Standing up to bullying
It's often associated with young people, but bullying can happen to anyone.
"There is no federal definition of what bullying is," said Michael Dreiblatt, president of Stand Up to Bullying. "When I work with students, because the law can be hard to understand, I define bullying as the abuse of the difference in power. It's being mean or leaving people out on purpose."
There are no limits to what bullying can be, from physical or psychological to cyber bullying. The range is endless.
Dreiblatt started the company to give teachers resources on how to help their students who are being bullied.
"Starting about 14 years ago, there began a whole series of bullying prevention laws that were out there, but unfortunately teachers and staff didn't know how to actually follow the law," Dreiblatt said. "There was a shortage of supplies and teachers were looking for quality resources."
In his workshops, he has students engage with one another about the effects of bullying.
"We tend to worry most about physical bullying, emotional-type bullying," Dreiblatt said.
Warning signs that a child is being bullied vary from inexplicable injuries to a change in eating habits.
Oftentimes, an audience may stand around and do nothing, simply because they're unsure how to help.
"Bullying happens fairly quickly," said Dreiblatt. "Average bullying episode is about 28 seconds.

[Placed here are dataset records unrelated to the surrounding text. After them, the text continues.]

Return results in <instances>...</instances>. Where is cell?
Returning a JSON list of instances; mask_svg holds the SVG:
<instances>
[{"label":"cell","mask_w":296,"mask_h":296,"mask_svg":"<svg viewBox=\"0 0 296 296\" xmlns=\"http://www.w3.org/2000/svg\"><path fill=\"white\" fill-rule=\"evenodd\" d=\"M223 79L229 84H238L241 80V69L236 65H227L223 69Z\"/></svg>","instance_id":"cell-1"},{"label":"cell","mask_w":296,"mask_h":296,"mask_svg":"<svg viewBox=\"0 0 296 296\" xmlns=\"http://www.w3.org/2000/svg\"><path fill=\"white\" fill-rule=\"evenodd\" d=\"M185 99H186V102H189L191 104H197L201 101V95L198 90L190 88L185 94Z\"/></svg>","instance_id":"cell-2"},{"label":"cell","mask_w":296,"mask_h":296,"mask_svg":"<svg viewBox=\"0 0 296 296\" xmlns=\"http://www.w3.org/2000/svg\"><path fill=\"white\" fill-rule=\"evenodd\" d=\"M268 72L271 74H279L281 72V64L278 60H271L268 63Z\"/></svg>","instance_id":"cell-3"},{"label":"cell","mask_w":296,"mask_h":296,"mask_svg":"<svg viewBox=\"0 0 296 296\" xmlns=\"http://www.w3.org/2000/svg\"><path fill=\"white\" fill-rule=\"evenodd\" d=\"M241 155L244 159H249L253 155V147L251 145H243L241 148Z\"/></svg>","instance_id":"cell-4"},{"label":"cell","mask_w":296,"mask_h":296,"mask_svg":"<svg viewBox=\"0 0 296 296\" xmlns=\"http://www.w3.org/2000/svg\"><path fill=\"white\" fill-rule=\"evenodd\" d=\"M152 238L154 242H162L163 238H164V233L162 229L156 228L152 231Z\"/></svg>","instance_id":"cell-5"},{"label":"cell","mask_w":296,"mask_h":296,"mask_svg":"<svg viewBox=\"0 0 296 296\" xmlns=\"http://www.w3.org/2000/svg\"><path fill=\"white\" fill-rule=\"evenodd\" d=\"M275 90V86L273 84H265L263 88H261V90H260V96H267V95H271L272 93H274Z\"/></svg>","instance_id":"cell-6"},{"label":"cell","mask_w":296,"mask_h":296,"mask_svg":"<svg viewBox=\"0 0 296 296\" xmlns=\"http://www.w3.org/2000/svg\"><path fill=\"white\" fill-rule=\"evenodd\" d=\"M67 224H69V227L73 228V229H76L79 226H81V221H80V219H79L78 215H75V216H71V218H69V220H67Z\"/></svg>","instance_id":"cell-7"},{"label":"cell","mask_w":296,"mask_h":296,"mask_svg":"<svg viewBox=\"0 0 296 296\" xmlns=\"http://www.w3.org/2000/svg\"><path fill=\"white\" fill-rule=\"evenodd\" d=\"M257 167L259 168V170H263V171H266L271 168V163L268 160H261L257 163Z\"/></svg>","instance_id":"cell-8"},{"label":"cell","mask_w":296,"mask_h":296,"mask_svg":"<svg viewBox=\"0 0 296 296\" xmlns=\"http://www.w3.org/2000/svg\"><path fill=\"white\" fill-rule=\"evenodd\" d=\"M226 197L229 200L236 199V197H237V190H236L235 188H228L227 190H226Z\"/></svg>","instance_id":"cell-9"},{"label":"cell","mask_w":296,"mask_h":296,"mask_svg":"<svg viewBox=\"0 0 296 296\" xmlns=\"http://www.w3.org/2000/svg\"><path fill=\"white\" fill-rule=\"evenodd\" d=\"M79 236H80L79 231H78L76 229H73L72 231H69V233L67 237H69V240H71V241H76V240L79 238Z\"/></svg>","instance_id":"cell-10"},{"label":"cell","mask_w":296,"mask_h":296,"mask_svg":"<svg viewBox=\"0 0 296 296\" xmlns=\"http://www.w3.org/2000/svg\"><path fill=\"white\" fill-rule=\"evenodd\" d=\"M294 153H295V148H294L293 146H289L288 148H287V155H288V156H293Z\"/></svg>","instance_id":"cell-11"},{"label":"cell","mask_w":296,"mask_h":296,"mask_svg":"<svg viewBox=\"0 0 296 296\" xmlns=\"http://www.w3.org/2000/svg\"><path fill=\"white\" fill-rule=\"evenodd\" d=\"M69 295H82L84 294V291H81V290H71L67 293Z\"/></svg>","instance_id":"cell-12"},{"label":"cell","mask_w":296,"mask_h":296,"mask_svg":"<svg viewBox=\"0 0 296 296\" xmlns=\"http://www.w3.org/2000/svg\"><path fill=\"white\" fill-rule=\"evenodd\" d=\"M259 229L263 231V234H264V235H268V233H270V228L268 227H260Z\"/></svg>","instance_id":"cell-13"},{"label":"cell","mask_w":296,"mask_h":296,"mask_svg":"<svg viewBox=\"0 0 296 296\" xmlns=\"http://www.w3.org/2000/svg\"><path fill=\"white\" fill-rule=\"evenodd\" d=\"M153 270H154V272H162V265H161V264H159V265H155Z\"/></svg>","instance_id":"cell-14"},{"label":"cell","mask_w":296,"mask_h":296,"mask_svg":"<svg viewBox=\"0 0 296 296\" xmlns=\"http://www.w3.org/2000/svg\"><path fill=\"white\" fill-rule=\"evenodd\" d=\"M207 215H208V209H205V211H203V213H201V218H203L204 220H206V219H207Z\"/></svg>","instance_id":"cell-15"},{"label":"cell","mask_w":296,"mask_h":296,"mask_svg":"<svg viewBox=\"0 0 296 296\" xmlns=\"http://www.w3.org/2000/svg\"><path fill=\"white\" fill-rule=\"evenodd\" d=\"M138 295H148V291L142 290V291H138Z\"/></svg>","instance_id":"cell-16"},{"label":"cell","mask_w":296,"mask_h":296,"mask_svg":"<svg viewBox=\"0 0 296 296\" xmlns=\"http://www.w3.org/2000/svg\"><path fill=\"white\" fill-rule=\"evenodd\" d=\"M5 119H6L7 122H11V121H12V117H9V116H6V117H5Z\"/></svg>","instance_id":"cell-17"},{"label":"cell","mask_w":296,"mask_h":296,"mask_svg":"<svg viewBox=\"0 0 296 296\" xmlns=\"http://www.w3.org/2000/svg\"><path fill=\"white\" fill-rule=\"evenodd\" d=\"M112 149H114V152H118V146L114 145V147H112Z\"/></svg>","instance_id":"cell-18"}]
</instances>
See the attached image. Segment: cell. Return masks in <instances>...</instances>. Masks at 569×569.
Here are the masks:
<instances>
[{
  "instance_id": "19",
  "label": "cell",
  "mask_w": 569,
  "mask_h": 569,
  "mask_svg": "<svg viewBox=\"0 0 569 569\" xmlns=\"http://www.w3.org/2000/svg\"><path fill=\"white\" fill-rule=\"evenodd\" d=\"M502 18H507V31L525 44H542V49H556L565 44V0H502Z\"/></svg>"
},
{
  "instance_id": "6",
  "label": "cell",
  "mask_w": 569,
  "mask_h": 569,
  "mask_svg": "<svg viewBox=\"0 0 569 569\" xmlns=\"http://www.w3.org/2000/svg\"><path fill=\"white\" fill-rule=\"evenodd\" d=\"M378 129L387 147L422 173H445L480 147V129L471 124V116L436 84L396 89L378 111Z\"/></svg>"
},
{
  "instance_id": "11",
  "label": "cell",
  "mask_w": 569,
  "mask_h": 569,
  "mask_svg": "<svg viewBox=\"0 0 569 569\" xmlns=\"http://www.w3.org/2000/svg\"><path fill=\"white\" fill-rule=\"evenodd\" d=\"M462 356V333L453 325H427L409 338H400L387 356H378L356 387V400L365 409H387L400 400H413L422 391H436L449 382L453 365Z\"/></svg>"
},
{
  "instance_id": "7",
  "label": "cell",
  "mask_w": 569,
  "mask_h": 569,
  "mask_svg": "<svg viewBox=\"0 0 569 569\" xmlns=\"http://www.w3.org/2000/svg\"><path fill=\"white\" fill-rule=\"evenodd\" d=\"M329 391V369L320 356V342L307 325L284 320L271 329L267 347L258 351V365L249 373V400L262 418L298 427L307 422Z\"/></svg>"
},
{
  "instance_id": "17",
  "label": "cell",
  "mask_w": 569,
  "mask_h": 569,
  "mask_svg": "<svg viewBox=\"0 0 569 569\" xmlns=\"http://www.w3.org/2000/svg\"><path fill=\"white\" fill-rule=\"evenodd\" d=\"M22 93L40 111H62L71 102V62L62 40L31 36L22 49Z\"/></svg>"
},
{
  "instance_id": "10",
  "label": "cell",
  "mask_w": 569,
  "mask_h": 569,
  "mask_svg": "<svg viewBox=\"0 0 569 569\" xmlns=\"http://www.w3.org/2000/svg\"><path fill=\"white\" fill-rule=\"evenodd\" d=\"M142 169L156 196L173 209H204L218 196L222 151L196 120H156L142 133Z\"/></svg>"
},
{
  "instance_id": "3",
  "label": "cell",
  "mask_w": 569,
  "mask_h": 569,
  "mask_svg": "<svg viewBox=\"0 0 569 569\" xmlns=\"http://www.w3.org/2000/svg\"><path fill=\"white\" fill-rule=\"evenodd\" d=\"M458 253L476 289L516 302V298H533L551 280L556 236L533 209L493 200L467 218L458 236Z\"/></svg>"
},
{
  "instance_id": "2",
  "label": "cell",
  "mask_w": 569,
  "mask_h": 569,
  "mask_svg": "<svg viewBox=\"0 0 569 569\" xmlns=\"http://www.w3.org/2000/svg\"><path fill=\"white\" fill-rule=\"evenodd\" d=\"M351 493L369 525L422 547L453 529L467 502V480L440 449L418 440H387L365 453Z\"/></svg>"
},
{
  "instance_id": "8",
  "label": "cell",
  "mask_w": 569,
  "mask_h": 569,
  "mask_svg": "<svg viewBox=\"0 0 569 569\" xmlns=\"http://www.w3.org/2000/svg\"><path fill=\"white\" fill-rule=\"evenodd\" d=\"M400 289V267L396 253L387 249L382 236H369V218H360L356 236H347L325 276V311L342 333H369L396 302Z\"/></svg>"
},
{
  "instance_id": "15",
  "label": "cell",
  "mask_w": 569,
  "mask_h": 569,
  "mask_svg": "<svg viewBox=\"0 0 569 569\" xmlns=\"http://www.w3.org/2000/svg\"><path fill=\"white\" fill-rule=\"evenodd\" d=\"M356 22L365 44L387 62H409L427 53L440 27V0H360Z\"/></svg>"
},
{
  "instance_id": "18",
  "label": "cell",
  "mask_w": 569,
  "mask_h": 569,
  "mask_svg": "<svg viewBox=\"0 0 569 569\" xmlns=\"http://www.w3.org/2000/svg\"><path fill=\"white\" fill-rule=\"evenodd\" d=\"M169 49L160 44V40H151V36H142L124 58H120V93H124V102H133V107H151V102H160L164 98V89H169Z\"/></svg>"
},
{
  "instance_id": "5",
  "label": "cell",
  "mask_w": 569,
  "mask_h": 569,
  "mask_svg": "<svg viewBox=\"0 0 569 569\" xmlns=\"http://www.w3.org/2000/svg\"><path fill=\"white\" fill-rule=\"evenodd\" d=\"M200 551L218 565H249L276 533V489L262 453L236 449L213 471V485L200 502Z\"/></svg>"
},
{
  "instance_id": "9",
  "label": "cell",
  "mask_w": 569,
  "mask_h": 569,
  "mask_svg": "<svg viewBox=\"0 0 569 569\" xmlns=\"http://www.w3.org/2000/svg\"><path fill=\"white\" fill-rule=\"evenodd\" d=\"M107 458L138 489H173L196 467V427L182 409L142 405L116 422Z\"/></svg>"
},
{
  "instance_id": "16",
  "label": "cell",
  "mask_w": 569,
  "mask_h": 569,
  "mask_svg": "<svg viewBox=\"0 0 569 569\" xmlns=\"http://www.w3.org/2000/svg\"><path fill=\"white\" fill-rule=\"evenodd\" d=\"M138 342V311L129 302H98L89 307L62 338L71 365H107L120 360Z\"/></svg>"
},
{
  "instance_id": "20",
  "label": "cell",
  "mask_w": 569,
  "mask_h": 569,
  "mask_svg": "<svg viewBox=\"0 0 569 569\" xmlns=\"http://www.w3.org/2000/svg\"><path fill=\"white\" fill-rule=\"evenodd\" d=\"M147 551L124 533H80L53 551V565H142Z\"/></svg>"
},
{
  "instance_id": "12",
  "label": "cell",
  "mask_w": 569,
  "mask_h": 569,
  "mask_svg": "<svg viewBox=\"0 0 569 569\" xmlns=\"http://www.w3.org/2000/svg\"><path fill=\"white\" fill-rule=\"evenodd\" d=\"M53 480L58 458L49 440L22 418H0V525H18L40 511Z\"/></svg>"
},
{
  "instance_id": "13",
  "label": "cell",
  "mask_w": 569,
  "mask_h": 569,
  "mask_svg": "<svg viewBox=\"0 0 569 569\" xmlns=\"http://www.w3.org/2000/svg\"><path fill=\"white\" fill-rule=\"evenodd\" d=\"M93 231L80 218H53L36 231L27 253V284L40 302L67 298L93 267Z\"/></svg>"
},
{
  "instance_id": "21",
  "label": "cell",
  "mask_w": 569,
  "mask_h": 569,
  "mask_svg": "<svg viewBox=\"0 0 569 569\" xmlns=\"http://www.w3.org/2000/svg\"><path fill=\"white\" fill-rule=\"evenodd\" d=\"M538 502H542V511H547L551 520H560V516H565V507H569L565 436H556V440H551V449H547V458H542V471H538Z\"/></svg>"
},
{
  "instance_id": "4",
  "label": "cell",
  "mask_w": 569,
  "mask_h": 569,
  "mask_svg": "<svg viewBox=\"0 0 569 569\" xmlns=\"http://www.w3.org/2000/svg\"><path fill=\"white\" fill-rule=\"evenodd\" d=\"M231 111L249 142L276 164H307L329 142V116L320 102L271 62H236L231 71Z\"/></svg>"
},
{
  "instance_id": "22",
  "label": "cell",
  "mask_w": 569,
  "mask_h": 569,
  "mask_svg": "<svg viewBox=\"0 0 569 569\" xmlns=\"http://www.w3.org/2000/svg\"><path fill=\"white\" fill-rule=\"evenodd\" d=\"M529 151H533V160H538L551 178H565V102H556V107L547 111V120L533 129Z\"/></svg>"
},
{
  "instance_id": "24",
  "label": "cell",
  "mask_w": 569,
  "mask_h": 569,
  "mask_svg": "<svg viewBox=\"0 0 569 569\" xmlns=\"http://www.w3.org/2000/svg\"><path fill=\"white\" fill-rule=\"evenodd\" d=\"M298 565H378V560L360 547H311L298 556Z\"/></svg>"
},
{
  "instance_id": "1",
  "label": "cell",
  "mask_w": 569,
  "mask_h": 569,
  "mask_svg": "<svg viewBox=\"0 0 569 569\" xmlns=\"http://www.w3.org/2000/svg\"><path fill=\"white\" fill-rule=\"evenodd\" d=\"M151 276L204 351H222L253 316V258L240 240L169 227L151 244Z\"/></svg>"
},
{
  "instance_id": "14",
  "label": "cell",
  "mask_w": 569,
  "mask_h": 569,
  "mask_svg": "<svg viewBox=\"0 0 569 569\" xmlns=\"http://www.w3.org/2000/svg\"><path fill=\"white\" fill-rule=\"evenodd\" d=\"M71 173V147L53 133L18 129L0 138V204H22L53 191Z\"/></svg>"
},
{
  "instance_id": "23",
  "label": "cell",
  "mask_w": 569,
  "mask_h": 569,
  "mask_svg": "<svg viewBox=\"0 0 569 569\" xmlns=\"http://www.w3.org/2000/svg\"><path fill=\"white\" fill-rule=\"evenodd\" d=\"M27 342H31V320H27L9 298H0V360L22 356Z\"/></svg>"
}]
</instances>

It's a quick comment. It's a quick push. It's a mean thing sent on a computer and then disappears fairly quickly."
Technology plays a major part in students' lives so it's no surprise that bullying has been on the rise.
"The real harm that comes from cyber bullying is that it's 24/7," Dreiblatt said. "I could get it at 3 a.m. or 2 o'clock in the afternoon. Now because of that smart phone in my pocket that follows me wherever I go."